Even though votes and financial contributions in support of traditionally defined marriage came from a wide religious, racial and cultural spectrum, much of the response to the vote has targeted Mormons. This has included violence against Mormon wards and temples, burning of sacred Mormon scripture, the blacklisting of Mormons who contributed to the battle, and forcing multiple Mormons out of their jobs. While the coverage of this blacklist and violence has been remarkably restrained, much of the reporting after the last filing homed in on Mormon contributions. This brief story, also in the Los Angeles Times, focuses solely on the Mormon reporting and how one of its political opponents interpreted the filing.
And here's how the San Francisco Chronicle reported the same issue:
Mormon church officials, facing an ongoing investigation by the state Fair Political Practices Commission, Friday reported nearly $190,000 in previously unlisted assistance to the successful campaign for Prop. 8, which banned same-sex marriage in California.
That is one dramatic lede. It definitely could be -- and has been -- argued that it's a bit misleading. It could also have been written that Mormon church officials reported in-kind, non-cash contributions to the successful campaign for Prop. 8 days prior to the reporting deadline.

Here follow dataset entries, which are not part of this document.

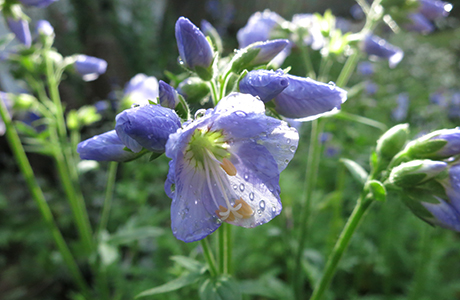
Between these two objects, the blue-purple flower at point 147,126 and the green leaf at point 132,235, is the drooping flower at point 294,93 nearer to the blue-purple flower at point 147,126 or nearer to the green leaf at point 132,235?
the blue-purple flower at point 147,126

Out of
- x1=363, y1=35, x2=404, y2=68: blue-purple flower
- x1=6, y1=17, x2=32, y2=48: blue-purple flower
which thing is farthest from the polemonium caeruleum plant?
x1=6, y1=17, x2=32, y2=48: blue-purple flower

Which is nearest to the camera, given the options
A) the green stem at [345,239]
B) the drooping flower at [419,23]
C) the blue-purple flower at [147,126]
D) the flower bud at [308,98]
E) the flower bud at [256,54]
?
the blue-purple flower at [147,126]

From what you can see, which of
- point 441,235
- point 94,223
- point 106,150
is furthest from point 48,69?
point 441,235

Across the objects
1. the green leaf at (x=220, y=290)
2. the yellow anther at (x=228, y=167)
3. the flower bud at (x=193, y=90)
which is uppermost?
the flower bud at (x=193, y=90)

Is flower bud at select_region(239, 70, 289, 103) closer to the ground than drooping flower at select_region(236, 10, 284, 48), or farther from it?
farther from it

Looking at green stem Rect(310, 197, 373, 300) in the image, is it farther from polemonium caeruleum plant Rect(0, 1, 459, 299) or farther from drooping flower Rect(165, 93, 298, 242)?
drooping flower Rect(165, 93, 298, 242)

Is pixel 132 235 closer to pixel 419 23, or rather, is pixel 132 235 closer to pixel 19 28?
pixel 19 28

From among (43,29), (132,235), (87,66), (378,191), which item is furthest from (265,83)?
(43,29)

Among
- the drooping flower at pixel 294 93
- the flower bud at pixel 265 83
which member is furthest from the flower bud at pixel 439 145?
the flower bud at pixel 265 83
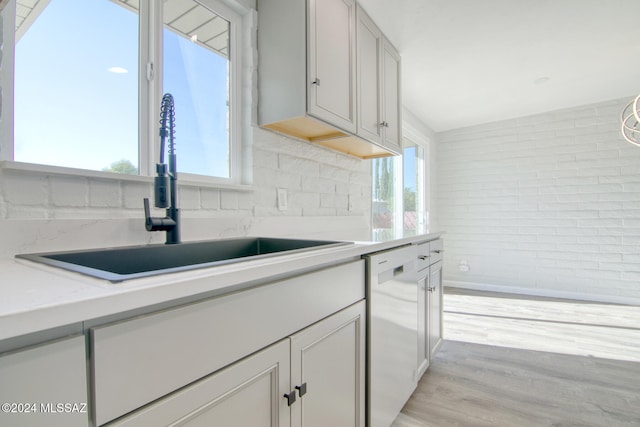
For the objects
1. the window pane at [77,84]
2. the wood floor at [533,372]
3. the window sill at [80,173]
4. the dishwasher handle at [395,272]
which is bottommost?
the wood floor at [533,372]

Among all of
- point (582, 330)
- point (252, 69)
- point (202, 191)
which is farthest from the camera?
point (582, 330)

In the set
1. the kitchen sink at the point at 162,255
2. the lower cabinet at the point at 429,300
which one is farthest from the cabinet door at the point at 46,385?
the lower cabinet at the point at 429,300

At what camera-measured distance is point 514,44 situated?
2.52 meters

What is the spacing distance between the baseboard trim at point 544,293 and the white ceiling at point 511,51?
7.82ft

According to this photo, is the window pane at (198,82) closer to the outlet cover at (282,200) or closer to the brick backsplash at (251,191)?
the brick backsplash at (251,191)

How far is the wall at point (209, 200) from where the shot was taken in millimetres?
867

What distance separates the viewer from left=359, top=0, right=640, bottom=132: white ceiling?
2.11 metres

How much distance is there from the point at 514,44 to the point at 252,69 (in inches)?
86.8

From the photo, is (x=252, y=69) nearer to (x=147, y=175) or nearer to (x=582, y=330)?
(x=147, y=175)

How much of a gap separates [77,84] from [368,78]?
1.53 m

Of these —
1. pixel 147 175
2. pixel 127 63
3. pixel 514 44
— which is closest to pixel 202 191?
pixel 147 175

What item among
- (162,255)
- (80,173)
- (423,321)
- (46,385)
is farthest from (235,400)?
(423,321)

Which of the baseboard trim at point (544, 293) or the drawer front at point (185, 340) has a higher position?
the drawer front at point (185, 340)

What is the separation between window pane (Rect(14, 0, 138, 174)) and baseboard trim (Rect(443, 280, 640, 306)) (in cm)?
461
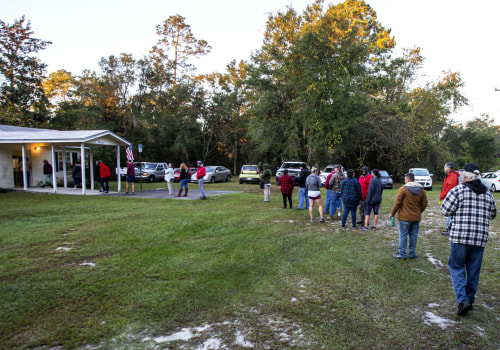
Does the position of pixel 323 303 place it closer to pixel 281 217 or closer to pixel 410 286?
pixel 410 286

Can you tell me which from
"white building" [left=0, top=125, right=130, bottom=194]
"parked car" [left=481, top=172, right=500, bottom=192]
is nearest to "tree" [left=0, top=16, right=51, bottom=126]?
"white building" [left=0, top=125, right=130, bottom=194]

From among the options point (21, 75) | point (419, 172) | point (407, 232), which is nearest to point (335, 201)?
point (407, 232)

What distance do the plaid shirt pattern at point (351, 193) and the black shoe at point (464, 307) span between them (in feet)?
15.4

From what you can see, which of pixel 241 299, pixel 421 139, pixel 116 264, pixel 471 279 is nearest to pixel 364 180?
pixel 471 279

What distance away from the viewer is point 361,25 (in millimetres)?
27938

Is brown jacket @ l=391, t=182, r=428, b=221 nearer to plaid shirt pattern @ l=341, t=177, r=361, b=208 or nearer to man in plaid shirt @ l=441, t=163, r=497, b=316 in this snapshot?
man in plaid shirt @ l=441, t=163, r=497, b=316

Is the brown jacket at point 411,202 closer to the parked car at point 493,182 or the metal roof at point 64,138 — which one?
the metal roof at point 64,138

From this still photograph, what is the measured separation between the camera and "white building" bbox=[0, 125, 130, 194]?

The story gives the impression that the church disclosed these in-kind contributions solely because someone filed a complaint against them in November alleging they hadn't fully disclosed the support they gave. That may be true. That may not be true. And unless the reporter has facts to back up the claim, he should probably just lay out the facts. The rest of the story reads more like an op-ed rather than a dispassionate laying out of the facts.